The present study is aimed to observe the difference in the Physico-Chemical characteristics of the marketed and formulated bhasma samples through X-Ray Diffraction analysis (XRD), Dynamic Light Scattering (DLS), Zeta potential, Thermo-Gravimetric analysis (TGA), Scanning Electron Microscopy (SEM) and Energy Dispersive X-Ray analysis (EDAX), apart from organoleptic methods. Inductively Coupled Plasma Mass Spectroscopy (ICPMS) analysis was also done to observe the presence of trace and heavy metals so that the safety of all these samples could be ensured. XRD shows variation in oxide nature of zinc as well crystallite size in all bhasma samples. DLS and SEM results show difference in particle size of marketed bhasma samples as compared to formulated Yashada bhasma.

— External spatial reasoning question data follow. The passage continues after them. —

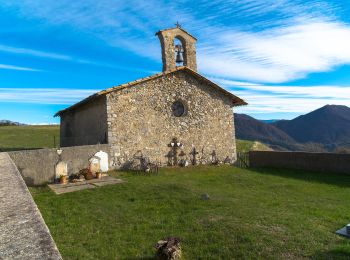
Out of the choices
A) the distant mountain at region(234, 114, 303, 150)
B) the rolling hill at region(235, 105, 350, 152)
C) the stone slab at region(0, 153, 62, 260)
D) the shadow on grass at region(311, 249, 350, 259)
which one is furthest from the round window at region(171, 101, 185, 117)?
the distant mountain at region(234, 114, 303, 150)

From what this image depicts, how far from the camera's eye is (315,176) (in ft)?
54.7

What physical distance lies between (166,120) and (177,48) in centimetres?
464

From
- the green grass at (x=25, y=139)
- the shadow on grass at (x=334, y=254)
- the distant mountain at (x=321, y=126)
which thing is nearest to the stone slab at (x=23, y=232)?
the shadow on grass at (x=334, y=254)

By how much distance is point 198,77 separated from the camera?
19578 mm

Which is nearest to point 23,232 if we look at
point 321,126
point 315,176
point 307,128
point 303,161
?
point 315,176

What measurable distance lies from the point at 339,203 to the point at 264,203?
2718 mm

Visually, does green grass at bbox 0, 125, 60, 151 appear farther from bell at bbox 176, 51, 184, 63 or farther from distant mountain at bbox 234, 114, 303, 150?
distant mountain at bbox 234, 114, 303, 150

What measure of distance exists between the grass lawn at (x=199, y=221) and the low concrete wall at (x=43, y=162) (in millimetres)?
769

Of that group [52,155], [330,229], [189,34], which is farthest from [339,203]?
[189,34]

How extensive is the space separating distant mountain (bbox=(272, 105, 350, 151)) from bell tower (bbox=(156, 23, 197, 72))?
15491cm

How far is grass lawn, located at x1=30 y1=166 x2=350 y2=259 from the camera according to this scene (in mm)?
6078

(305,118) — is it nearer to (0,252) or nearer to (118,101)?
(118,101)

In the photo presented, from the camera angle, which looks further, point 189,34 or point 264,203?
point 189,34

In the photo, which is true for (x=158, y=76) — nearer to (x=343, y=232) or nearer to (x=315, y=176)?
(x=315, y=176)
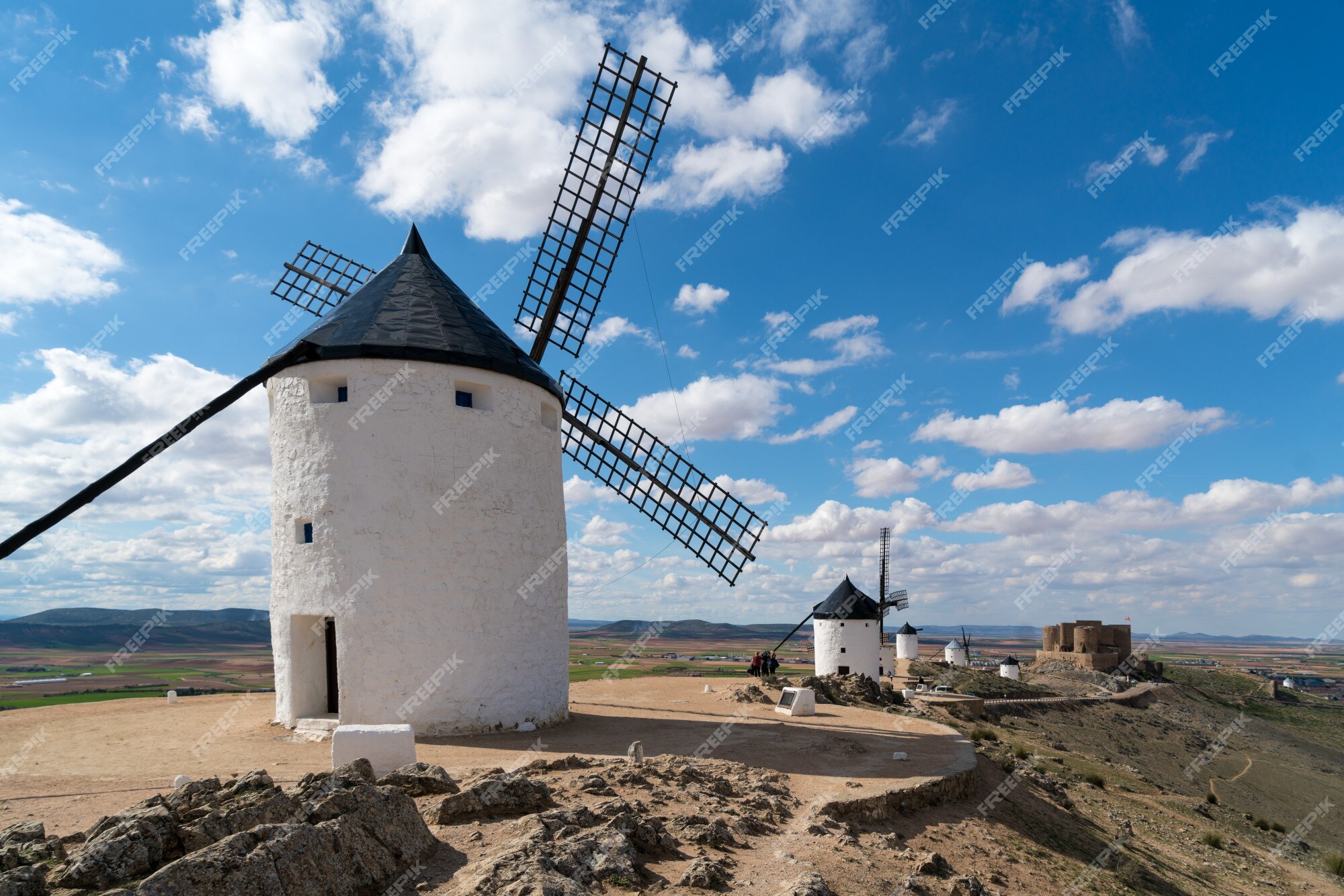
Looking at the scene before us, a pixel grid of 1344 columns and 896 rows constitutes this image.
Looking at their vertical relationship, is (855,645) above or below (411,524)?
below

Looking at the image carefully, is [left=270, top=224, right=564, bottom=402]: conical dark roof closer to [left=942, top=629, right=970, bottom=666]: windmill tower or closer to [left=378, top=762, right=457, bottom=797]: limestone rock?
[left=378, top=762, right=457, bottom=797]: limestone rock

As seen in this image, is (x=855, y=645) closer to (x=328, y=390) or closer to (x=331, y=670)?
(x=331, y=670)

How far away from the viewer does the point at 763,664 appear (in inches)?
891

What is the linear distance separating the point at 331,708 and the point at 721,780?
24.5ft

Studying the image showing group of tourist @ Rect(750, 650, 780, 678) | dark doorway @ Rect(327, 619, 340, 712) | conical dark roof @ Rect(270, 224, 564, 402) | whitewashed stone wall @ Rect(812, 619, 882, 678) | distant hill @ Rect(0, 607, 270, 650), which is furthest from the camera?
distant hill @ Rect(0, 607, 270, 650)

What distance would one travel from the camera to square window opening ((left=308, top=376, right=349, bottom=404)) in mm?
11602

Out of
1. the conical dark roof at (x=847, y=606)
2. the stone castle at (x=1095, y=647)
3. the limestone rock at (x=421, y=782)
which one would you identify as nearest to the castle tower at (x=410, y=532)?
the limestone rock at (x=421, y=782)

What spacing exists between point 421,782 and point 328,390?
7.08m

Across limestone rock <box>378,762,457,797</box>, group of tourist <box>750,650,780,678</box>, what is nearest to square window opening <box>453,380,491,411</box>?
limestone rock <box>378,762,457,797</box>

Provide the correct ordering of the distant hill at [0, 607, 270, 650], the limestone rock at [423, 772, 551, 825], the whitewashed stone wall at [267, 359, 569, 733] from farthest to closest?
1. the distant hill at [0, 607, 270, 650]
2. the whitewashed stone wall at [267, 359, 569, 733]
3. the limestone rock at [423, 772, 551, 825]

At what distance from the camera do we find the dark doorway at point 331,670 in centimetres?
1227

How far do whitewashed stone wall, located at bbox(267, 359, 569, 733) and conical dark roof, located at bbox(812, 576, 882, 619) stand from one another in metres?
18.5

EDAX and ICPMS also confirm the alteration in elemental composition of all these bhasma samples. Thus, it can be concluded that these ayurvedic medicines should be prepared strictly using the formulation methods as mentioned in the Ayurvedic texts. This will help the prepared products to adopt the inherent quality of the ancient system of medicine, which shall be useful and devoid of any side effects for human consumption.